** What you have to do **
If a line of the data below holds the word "marking", list it.

Collected data entries:
● ● ●
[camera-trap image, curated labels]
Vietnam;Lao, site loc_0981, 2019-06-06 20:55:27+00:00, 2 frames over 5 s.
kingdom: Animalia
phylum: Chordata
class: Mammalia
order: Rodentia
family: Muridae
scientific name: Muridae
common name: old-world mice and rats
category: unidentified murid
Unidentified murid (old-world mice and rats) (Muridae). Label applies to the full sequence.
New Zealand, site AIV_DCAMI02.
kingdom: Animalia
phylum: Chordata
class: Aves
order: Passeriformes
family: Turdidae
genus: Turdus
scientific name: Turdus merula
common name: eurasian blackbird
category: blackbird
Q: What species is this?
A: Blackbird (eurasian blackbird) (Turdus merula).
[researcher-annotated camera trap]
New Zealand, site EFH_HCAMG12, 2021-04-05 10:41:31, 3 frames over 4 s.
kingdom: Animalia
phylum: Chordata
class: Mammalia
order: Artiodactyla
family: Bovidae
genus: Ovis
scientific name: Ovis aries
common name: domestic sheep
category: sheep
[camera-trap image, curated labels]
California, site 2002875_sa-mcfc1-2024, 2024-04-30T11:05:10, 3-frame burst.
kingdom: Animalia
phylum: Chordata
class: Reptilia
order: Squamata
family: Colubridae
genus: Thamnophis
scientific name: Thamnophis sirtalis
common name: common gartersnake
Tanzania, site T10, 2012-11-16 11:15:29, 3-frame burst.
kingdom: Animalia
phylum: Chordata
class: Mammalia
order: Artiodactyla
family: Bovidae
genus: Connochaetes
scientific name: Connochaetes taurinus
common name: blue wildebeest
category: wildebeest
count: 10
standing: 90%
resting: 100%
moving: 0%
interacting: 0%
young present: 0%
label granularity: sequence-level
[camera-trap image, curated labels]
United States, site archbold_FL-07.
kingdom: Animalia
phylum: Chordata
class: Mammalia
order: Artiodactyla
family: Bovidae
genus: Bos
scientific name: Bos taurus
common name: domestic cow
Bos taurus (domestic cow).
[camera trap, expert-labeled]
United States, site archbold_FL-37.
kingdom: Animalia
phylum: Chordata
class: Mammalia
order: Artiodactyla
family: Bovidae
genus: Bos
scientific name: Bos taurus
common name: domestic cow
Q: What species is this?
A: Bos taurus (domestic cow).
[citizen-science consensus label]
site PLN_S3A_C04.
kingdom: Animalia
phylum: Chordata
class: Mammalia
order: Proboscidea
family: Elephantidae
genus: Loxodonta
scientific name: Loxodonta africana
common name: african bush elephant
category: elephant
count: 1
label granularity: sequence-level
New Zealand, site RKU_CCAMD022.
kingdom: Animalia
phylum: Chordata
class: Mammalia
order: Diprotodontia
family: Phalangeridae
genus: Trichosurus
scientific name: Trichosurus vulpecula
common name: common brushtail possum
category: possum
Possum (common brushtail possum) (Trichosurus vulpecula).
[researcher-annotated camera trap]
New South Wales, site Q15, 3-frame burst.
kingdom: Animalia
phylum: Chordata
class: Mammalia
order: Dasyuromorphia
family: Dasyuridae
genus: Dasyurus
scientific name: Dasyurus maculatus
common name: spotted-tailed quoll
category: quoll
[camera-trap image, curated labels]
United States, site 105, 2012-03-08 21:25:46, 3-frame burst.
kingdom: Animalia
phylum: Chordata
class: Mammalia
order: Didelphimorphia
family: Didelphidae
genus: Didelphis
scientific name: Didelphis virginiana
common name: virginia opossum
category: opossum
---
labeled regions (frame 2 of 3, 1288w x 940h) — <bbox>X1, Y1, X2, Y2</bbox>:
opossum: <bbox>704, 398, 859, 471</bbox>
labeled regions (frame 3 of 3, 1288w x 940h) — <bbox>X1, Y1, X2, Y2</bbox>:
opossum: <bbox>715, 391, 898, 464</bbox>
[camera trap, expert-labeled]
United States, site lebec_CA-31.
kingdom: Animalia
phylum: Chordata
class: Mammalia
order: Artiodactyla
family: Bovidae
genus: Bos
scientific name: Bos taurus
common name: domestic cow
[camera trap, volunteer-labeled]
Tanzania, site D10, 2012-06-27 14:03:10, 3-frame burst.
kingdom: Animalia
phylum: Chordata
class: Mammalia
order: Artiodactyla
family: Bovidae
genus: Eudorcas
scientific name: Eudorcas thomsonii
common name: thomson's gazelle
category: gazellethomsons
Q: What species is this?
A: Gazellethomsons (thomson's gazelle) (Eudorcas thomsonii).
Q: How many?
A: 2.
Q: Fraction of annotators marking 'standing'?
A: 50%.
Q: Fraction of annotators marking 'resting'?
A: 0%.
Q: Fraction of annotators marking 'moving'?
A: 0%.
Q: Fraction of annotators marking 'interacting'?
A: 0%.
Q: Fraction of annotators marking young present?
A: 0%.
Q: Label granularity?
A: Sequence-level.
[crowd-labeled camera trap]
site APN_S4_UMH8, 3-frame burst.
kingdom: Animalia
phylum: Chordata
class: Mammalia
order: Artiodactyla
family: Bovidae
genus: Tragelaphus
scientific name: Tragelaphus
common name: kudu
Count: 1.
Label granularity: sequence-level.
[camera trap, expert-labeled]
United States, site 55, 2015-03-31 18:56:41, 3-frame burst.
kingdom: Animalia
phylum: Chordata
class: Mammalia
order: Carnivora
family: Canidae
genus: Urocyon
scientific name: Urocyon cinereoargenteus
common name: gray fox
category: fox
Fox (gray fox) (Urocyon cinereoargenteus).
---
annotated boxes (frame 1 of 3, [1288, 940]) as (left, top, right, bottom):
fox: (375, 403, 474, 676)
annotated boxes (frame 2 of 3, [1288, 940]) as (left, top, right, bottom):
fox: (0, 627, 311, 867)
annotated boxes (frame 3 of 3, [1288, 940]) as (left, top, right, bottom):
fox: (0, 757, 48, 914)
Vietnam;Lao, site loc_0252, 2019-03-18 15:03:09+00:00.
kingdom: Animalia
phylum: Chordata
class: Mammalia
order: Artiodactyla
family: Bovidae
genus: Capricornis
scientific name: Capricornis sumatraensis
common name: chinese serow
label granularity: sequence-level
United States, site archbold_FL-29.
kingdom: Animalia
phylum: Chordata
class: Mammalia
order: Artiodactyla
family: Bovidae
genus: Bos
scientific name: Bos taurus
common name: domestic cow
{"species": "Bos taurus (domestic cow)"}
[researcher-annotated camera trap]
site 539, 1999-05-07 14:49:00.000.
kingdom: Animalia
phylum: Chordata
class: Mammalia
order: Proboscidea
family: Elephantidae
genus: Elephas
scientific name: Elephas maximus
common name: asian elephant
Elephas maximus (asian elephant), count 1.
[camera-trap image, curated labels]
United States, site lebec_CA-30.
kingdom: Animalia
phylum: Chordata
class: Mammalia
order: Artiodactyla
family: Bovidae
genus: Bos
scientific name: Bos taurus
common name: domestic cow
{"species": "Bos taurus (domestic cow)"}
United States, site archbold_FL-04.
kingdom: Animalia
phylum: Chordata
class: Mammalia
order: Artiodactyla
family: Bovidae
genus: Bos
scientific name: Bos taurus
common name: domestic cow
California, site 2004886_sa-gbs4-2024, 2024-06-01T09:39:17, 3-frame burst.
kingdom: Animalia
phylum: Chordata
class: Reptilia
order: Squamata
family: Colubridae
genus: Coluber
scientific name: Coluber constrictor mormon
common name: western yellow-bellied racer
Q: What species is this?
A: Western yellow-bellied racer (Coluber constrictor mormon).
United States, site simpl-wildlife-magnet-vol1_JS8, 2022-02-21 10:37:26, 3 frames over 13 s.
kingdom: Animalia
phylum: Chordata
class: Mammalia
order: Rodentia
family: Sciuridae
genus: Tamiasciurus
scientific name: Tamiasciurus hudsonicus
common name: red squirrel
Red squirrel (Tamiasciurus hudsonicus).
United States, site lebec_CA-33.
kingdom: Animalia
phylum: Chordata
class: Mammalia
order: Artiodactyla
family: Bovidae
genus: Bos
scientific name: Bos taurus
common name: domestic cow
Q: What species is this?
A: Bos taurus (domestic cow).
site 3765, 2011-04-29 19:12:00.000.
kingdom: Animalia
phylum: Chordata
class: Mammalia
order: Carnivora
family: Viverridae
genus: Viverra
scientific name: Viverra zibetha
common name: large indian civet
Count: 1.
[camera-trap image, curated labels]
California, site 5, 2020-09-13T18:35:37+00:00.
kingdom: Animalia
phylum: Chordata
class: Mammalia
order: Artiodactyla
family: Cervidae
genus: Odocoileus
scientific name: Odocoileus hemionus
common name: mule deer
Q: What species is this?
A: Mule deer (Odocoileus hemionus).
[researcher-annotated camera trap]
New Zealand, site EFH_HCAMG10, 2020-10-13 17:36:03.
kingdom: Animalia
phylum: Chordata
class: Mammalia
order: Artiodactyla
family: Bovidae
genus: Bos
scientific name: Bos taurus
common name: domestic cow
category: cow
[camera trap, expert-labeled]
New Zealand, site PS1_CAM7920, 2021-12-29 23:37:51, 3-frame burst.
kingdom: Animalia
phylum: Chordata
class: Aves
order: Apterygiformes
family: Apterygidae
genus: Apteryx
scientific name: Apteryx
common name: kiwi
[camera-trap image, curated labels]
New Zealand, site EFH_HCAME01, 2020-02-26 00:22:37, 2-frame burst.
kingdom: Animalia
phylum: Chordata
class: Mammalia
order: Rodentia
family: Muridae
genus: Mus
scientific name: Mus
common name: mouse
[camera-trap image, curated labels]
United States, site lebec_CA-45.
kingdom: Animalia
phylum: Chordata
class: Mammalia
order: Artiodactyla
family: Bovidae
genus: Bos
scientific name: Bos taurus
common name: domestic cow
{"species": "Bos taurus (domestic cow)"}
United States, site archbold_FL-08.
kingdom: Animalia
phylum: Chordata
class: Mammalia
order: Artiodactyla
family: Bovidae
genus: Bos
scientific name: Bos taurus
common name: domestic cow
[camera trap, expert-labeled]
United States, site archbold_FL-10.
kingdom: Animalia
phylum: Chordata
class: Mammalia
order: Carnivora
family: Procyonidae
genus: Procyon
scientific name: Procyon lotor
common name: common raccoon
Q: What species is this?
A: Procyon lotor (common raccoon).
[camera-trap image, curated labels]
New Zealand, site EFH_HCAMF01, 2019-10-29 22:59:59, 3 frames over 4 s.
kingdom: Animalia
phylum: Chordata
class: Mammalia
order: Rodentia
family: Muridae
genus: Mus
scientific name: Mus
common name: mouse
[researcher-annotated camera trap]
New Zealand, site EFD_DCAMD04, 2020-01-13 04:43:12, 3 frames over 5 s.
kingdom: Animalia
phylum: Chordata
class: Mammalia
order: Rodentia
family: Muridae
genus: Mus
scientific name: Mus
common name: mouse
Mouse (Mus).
● ● ●
** Result below **
Q: Fraction of annotators marking 'standing'?
Q: Fraction of annotators marking 'resting'?
Q: Fraction of annotators marking 'moving'?
Q: Fraction of annotators marking 'interacting'?
Q: Fraction of annotators marking young present?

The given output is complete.